We all know what that means.
It's time for their drive to work at home edition.
A lot of times I use these for interviews.
Today I have Emily Tang with us who led the creative team for Dusk Mourn,
the world building team and so we're going to talk all about the making of Dusk Mourn.
Hey, Emily.
Hello. I'm totally not driving while I'm doing this also.
It's a very stationary drive to work.
OK, so let's start at the very beginning.
So when did you first get involved?
What's your earliest involvement with Dusk Mourn?
So I was brought on during the vision phase.
So Doug Beyer was leading vision,
but it was already planned that I would take over as set lead
once this moved into the point where we start
to write the world again and everything. So I was in there during vision just sort of
like a lot of it was really just like listening in and helping brainstorm at that point and
just like double like just being an extra I, mind in the room while we tried to come up
with how exactly we're going to terrify you.
So the one thing that I know from when we got greenlit, meaning when we officially got
the approval to make this set, the two things we knew were kind of a 17 and 80s horror,
kind of a modern horror, and house that is infinitely big.
Those are the two things we knew.
So how did you guys approach those?
Those are both very different things for Magic.

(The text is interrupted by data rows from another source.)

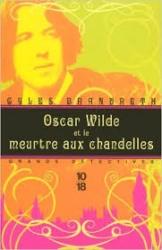 Oscar Wilde et le meurtre aux chandelles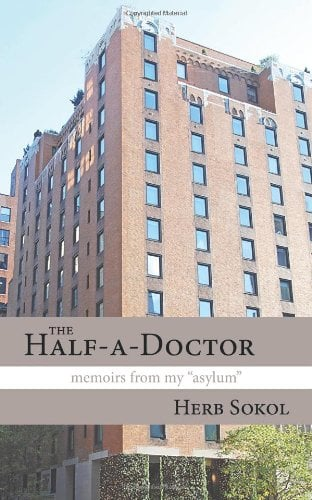 "The Half-A-Doctor: Memoirs from My ""Asylum"""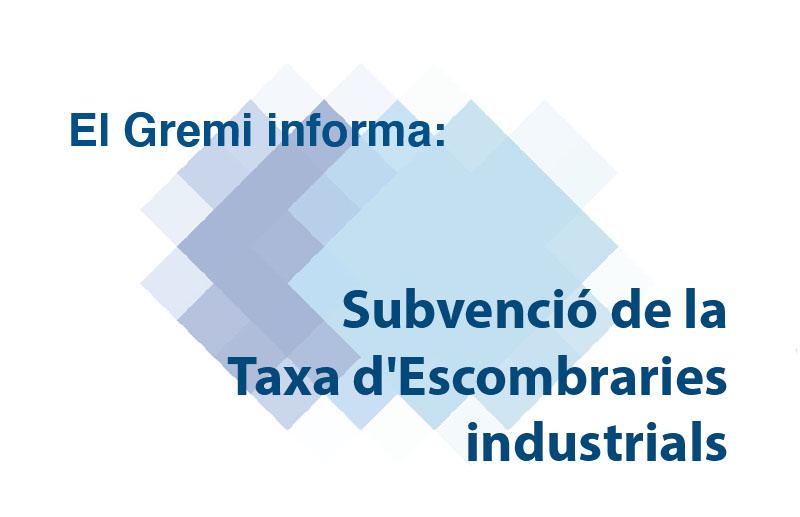 Subvenció de la Taxa d'Escombraries industrials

I mean, so we started with like the 70s, 80s aesthetic
and I think like for the most part we kind of,
well, I don't know about the most part,
but like I think we stuck to that as a base,
but we definitely expanded on it too. Cause like, as you can tell't know about the most part, but like, I think we stuck to that as a base, but we definitely expanded on it too. Because, like, as you can tell from looking at the cards
that we're not just doing like the 80s and 70s tropes. It's not just like the campy horror of
that time. It's like we are, we're, we did get a little more modern out with our inspiration. So we're pulling up some of the more like,
I guess, we went into like video games, also for inspiration and then like creepy fazzas and like,
that sort of stuff. Because the thing about horror is like, it's what is terrifying to people is constantly
changing and evolving.
So we'd stuck with like 70s, 80s inspiration.

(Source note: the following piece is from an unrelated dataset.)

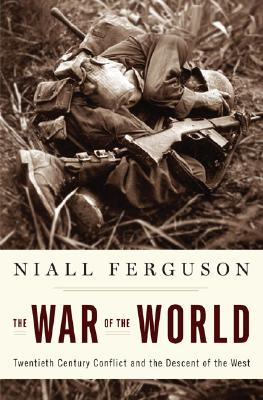Image for The War of the World: Twentieth-Century Conflict and the Descent of the West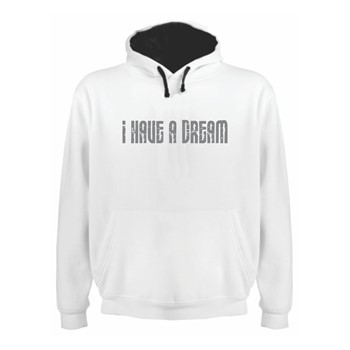 Hoodie I have a dream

Like it was, it was scary at the time, whenever you were watching those movies back then.
But like you show that to someone now, they'll be like, I can see the ropes and wires pulling
the monsters.
It doesn't faze me.
So it's like horror is constantly evolving.

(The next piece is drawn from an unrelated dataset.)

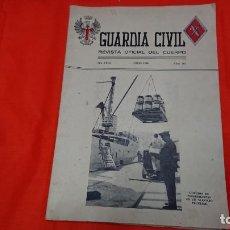 Militaria: GUARDIA CIVIL - REVISTA OFICIAL DEL CUERPO - Nº 267 AÑO 1966 . Lote 132759270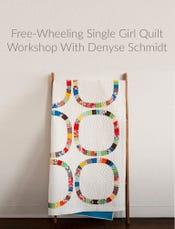 UPCOMING - Denyse Schmidt's Free-Wheeling Single Girl Quilt Workshop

So we wanted to use the 70s and 80s as an inspiration, but we wanted this place to be
genuinely terrifying too.
So that's why we like went more modern with some of our influences also. As for Haunted House, it was... I don't remember
where the inspiration... I don't remember how the decision to make the entire
plan of Haunted House came about, but I do remember just like there being a lot of
discussions of like how exactly we would manage it.
Like, how do we make sure this still feels big enough and expansive enough to be a plane
even though, even if it's all like, if there are walls everywhere and windows and it's
all supposed to be indoors.
I think that actually grew up, grew pretty naturally.
It was, yeah.
The thing that's to me very interesting about the set is we took some premises from the
very beginning that Magic just never does.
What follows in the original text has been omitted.